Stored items
● ● ● ● ● ● ●

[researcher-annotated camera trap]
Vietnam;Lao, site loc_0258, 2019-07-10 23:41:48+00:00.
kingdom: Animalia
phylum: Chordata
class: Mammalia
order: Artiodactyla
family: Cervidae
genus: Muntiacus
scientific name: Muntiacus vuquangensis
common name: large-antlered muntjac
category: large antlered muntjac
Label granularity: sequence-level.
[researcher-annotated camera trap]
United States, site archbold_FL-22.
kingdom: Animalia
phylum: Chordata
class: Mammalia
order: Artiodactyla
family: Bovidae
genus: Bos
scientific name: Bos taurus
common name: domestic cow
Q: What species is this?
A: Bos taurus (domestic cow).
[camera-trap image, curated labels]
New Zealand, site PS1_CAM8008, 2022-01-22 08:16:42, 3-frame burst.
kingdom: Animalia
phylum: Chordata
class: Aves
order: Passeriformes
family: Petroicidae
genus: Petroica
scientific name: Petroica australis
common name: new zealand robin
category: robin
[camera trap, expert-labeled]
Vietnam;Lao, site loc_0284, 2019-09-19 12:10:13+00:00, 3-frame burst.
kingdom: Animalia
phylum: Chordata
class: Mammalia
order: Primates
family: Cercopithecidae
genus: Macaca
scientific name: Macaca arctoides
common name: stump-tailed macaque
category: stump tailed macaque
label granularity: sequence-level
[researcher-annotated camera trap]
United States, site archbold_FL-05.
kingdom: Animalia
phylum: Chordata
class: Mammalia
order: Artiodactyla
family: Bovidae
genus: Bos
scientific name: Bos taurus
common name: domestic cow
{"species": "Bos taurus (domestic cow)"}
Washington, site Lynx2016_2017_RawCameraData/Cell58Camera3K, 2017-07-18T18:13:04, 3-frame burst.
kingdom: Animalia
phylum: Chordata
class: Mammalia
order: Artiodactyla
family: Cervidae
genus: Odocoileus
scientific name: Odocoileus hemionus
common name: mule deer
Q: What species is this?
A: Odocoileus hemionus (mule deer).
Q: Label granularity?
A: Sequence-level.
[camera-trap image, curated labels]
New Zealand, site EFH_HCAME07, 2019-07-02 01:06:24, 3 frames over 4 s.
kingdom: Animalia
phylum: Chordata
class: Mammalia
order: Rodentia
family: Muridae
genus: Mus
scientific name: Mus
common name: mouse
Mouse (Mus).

● ● ● ● ● ● ●

▶ What this task involves:
Set down every record above, word for word.

▶ Exercise result:
[researcher-annotated camera trap]
Vietnam;Lao, site loc_0258, 2019-07-10 23:41:48+00:00.
kingdom: Animalia
phylum: Chordata
class: Mammalia
order: Artiodactyla
family: Cervidae
genus: Muntiacus
scientific name: Muntiacus vuquangensis
common name: large-antlered muntjac
category: large antlered muntjac
Label granularity: sequence-level.
[researcher-annotated camera trap]
United States, site archbold_FL-22.
kingdom: Animalia
phylum: Chordata
class: Mammalia
order: Artiodactyla
family: Bovidae
genus: Bos
scientific name: Bos taurus
common name: domestic cow
Q: What species is this?
A: Bos taurus (domestic cow).
[camera-trap image, curated labels]
New Zealand, site PS1_CAM8008, 2022-01-22 08:16:42, 3-frame burst.
kingdom: Animalia
phylum: Chordata
class: Aves
order: Passeriformes
family: Petroicidae
genus: Petroica
scientific name: Petroica australis
common name: new zealand robin
category: robin
[camera trap, expert-labeled]
Vietnam;Lao, site loc_0284, 2019-09-19 12:10:13+00:00, 3-frame burst.
kingdom: Animalia
phylum: Chordata
class: Mammalia
order: Primates
family: Cercopithecidae
genus: Macaca
scientific name: Macaca arctoides
common name: stump-tailed macaque
category: stump tailed macaque
label granularity: sequence-level
[researcher-annotated camera trap]
United States, site archbold_FL-05.
kingdom: Animalia
phylum: Chordata
class: Mammalia
order: Artiodactyla
family: Bovidae
genus: Bos
scientific name: Bos taurus
common name: domestic cow
{"species": "Bos taurus (domestic cow)"}
Washington, site Lynx2016_2017_RawCameraData/Cell58Camera3K, 2017-07-18T18:13:04, 3-frame burst.
kingdom: Animalia
phylum: Chordata
class: Mammalia
order: Artiodactyla
family: Cervidae
genus: Odocoileus
scientific name: Odocoileus hemionus
common name: mule deer
Q: What species is this?
A: Odocoileus hemionus (mule deer).
Q: Label granularity?
A: Sequence-level.
[camera-trap image, curated labels]
New Zealand, site EFH_HCAME07, 2019-07-02 01:06:24, 3 frames over 4 s.
kingdom: Animalia
phylum: Chordata
class: Mammalia
order: Rodentia
family: Muridae
genus: Mus
scientific name: Mus
common name: mouse
Mouse (Mus).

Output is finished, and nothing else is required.